ALTER TABLE my_table DROP COLUMN new_column --   

      
      





Here the logic is the same as when adding a column: the table data is not modified, only the meta information is changed. In this case, the column is marked as deleted and unavailable for queries. This explains the fact that when a column is dropped in PostgreSQL, physical space is not reclaimed (unless you perform a VACUUM FULL), that is, the data of old records still remains in the table, but is not available when accessed. The deallocation occurs gradually as rows in the table are overwritten.



Thus, the migration itself is simple, but, as a rule, errors sometimes occur on the backend side. Before deleting a column, there are a few simple preparatory steps to take.



  • First, you need to remove all restrictions (NOT NULL, CHECK, ...) that are on this column:

    ALTER TABLE my_table ALTER COLUMN new_column DROP NOT NULL
          
          



  • The next step is to ensure backend compatibility. You need to make sure that the column is not used anywhere. For example, in Hibernate, you need to mark a field using annotation @Transient



    . In the JOOQ we are using, the field is added to exceptions using a tag <excludes>



    :

    <excludes>my_table.new_column</excludes>
          
          





    You also need to look closely at queries "SELECT *"



    - frameworks can map all columns into a structure in the code (and vice versa) and, accordingly, you may again face the problem of accessing a non-existent column.


After the changes are posted to all application servers, you can delete the column. 



Index creation



CREATE INDEX my_table_index ON my_table (name) -- ,  

      
      





Those who work with PostgreSQL probably know that this command locks the entire table. But since the very old version 8.2 there is the CONCURRENTLY keyword , which allows you to create an index in a non-blocking mode.



CREATE CONCURRENTLY INDEX my_table_index ON my_table (name) -- 

      
      





The command is slower, but does not interfere with parallel requests.



This team has one caveat. It can fail โ€” for example, when creating a unique index on a table that contains duplicate values. The index will be created, but it will be marked as invalid and will not be used in queries. Index status can be checked with the following query: 



SELECT pg_index.indisvalid
    FROM pg_class, pg_index
WHERE pg_index.indexrelid = pg_class.oid
    AND pg_class.relname = 'my_table_index'
      
      





In such a situation, you need to delete the old index, correct the values โ€‹โ€‹in the table and then recreate it.

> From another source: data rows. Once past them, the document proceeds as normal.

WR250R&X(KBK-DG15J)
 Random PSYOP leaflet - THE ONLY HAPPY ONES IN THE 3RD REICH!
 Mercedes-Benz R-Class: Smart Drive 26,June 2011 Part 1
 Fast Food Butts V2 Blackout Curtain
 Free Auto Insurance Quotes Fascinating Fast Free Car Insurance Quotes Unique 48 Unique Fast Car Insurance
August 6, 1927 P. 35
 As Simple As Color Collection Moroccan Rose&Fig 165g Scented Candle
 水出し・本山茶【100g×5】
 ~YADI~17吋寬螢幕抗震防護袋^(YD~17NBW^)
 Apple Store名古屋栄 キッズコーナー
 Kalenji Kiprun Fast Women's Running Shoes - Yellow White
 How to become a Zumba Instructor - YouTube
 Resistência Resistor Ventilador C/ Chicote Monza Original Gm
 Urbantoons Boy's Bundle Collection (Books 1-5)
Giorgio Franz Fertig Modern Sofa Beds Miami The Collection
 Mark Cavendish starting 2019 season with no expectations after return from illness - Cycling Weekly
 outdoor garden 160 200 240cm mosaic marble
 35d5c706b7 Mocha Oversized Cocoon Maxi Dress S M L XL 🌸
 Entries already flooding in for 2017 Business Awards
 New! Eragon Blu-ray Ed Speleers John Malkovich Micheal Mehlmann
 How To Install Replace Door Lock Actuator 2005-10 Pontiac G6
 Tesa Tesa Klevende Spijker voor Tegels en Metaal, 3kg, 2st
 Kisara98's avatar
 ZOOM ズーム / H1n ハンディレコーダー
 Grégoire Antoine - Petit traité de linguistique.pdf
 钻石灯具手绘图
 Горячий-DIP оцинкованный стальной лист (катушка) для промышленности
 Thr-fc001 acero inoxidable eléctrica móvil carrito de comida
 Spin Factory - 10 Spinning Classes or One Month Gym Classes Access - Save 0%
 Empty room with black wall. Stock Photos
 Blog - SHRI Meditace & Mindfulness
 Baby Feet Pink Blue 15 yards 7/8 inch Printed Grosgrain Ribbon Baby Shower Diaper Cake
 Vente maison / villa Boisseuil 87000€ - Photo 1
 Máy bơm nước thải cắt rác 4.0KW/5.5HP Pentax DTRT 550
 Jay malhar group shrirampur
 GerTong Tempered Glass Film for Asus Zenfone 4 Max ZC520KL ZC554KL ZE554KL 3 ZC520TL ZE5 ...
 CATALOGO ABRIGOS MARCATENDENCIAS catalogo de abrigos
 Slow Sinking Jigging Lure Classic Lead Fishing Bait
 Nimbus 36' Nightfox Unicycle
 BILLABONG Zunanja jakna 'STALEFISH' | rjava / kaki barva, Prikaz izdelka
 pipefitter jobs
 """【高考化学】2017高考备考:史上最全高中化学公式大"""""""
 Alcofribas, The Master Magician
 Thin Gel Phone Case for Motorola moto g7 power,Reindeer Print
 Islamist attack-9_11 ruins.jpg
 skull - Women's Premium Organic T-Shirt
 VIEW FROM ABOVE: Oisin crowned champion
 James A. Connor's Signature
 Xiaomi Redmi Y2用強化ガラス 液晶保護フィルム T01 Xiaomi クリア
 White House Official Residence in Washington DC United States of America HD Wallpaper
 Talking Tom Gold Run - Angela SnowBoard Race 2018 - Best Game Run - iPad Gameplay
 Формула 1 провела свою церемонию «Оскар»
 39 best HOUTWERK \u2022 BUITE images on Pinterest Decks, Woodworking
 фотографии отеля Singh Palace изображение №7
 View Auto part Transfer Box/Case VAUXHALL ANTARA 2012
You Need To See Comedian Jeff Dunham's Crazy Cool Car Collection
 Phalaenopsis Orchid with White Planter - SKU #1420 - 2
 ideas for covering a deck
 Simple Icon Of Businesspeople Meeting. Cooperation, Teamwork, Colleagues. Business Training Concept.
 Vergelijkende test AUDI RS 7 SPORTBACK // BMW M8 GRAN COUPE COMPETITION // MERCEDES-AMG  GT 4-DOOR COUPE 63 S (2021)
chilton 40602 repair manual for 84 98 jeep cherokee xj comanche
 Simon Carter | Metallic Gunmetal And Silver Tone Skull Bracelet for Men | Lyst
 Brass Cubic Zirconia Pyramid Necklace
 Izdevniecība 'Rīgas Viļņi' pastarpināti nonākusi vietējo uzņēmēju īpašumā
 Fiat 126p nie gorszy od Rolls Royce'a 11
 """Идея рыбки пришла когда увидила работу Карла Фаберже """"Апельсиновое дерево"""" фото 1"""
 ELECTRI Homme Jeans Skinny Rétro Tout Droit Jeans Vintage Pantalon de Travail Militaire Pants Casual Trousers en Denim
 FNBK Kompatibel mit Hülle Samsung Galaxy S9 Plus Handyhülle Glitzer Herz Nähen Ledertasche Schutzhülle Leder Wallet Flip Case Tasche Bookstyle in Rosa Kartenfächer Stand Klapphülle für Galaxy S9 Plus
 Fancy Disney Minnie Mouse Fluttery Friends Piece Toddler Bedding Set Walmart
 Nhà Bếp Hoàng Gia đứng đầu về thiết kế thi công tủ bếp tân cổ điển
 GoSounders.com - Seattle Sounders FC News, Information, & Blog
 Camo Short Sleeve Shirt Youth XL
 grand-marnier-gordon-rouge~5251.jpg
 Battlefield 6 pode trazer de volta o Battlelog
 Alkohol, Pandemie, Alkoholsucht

DROP INDEX CONCURRENTLY my_table_index
UPDATE my_table ...
CREATE CONCURRENTLY INDEX my_table_index ON my_table (name)

      
      





It is important to note that the REINDEX command , which is just intended for rebuilding the index, works only in blocking mode until version 12 , which makes it impossible to use it. PostgreSQL 12 adds CONCURRENTLY support and can now be used.



REINDEX INDEX CONCURRENTLY my_table_index --  PG 12

      
      





Creating an Index on a Partitioned Table



We should also discuss creating indexes for partitioned tables. In PostgreSQL, there are 2 types of partitioning: through inheritance and declarative, which appeared in version 10. Let's look at both with a simple example. 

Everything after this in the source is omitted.